Medipex NHS Innovation Awards 2014

At the 2015 Medipex Awards, eight winners across five categories were chosen from over 60 entries received from NHS organisations, companies and universities working with the NHS across Yorkshire and Humberside. They were announced at a formal ceremony in Wakefield hosted by TV doctor Ranj Singh.

An app to help paramedics locate the nearest specialist services and a programme to help cancer patients rebuild their lives after treatment were just two of the winners at the region’s most important healthcare innovation awards.

The awards, celebrating their tenth anniversary this year, provide a platform to showcase pioneering new ideas and technologies developed by NHS staff to improve patient care and make services more efficient.

The awards are run by Medipex, the organisation that helps nurture the development and commercialisation of innovation within the region's NHS. This year, the awards were also partnered by the Yorkshire & Humber Academic Health Science Network (Y&H AHSN), a new regional partnership between patients, health services, industry, and academia.

Richard Pilbery, from Yorkshire Ambulance Service NHS Trust, was joint winner in the Software and Telehealth category with his smart phone app to help paramedics get patients quickly to the best care. The app can tell paramedics which emergency and other services are available in the area, in particular specialist facilities such as trauma, stroke and heart centres, which may not be based at the nearest hospital.

Jane Archer, from York Teaching Hospitals NHS Foundation Trust, was joint winner in the Secondary Care category with a programme to help cancer patients rebuild their lives after their formal treatment is completed. The four day course helps people to manage their fear of recurrence, fatigue, diet, sexual concerns and to pick the right level of physical activity and plan for the future.

GP and primary care

This category is for innovations which relate to improvements in primary care including (but not limited to) pathway redesign, a book, a DVD, a training course, redesign of a service, a public health campaign, a new device or incorporation of a new technology into a service.

Category winner

Statistical Analysis of the Implementation of Threshold/Referral Criteria

Alex Bates, West and South Yorkshire and Bassetlaw Commissioning Support Unit

With over 4,500 guidelines, it is difficult to determine which are being implemented effectively, leading to £billions wasted a year on poor targeting of resources.

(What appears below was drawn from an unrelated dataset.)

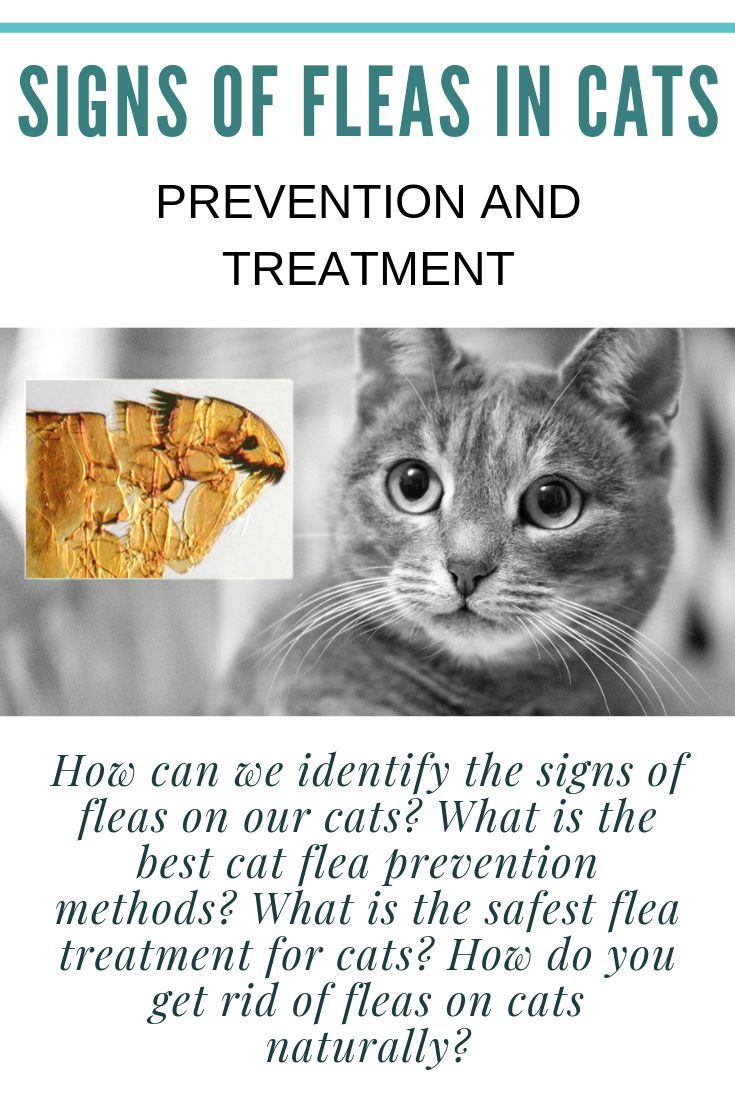 Signs Of Fleas In Cats How To Prevent And Treat Flea Infected Cat Cat Fleas Cat Fleas Treatment Cat Has Fleas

This tool generates large cost savings through halting procedures which should not be performed, and improves patient care by reducing unnecessary procedures.


Patients’ Experiences of Penile Cancer (PEPC)

Dr Peter Branney, Leeds Beckett University

PEPC is an online resource detailing 27 patients’ experiences of this rare form of cancer. It covers a range of important issues, providing information to enable patients to navigate healthcare services and health professionals to understand and meet patient needs.


Abnormal Uterine Bleeding (AUB) – An interactive Computer Programme for Primary Care Clinicians

Melanie Rogers, Yorkshire Gynaecology Development Group (and University of Huddersfield)

This resource is designed to increase clinicians’ knowledge and confidence in dealing with AUB issues, with a view to improving the patient experience in Primary Care, leading to fewer referrals to Secondary Care.


Preventing Infection Workbook and Guidance for General Practice

Sonya Ashworth, Harrogate and District NHS Foundation Trust

This workbook has been developed to deliver cost-effective training to all staff in GP Practices, who can work through it at their own pace. It assists in achieving CQC compliance with Infection Prevention Control education, improving standards and preventing healthcare associated infection.


Friends and Family Test (FFT) Pathfinder Project (Stroke Services)

Nicole Bacon, North Lincolnshire Clinical Commissioning Group

The FFT has been applied to a complete care pathway, rather than a single point of care. This has allowed Commissioners to gain a more comprehensive knowledge of the critical points and complexities. It highlighted the potential for voluntary sector organisations to meet patient needs, once they are discharged to community care.

Secondary care

This category is for innovations which relate to adoption of innovation in secondary care including (but are not limited to) incorporation of a novel technology or idea into a service, clinical pathway redesign and cost-savings programmes associated with adoption of innovation.

Category winner

The self-management programme for living well, with, and beyond cancer

Jane Archer, York Teaching Hospitals NHS Foundation Trust

Once formal treatment is completed there is a need to ensure patients are actively supported as they rebuild their lives following cancer treatment. This programme covers managing the fear of recurrence; fatigue management and appropriate physical activity; the role of diet in wellbeing and weight management; dealing with sexual concerns, intimacy and communication and planning for the future.


Short Stay Paediatric Assessment Unit in A&E

Michelle Barnard, North East Lincolnshire Clinical Commissioning Group

This Unit was developed to give children the required care without unnecessary hospital admissions and to create cost savings to develop children’s care in the community. Children are seen and treated more quickly and admissions were reduced by 24.4% in 2013/14 compared with the previous year, leading to a significant cost saving of up to £403k per year.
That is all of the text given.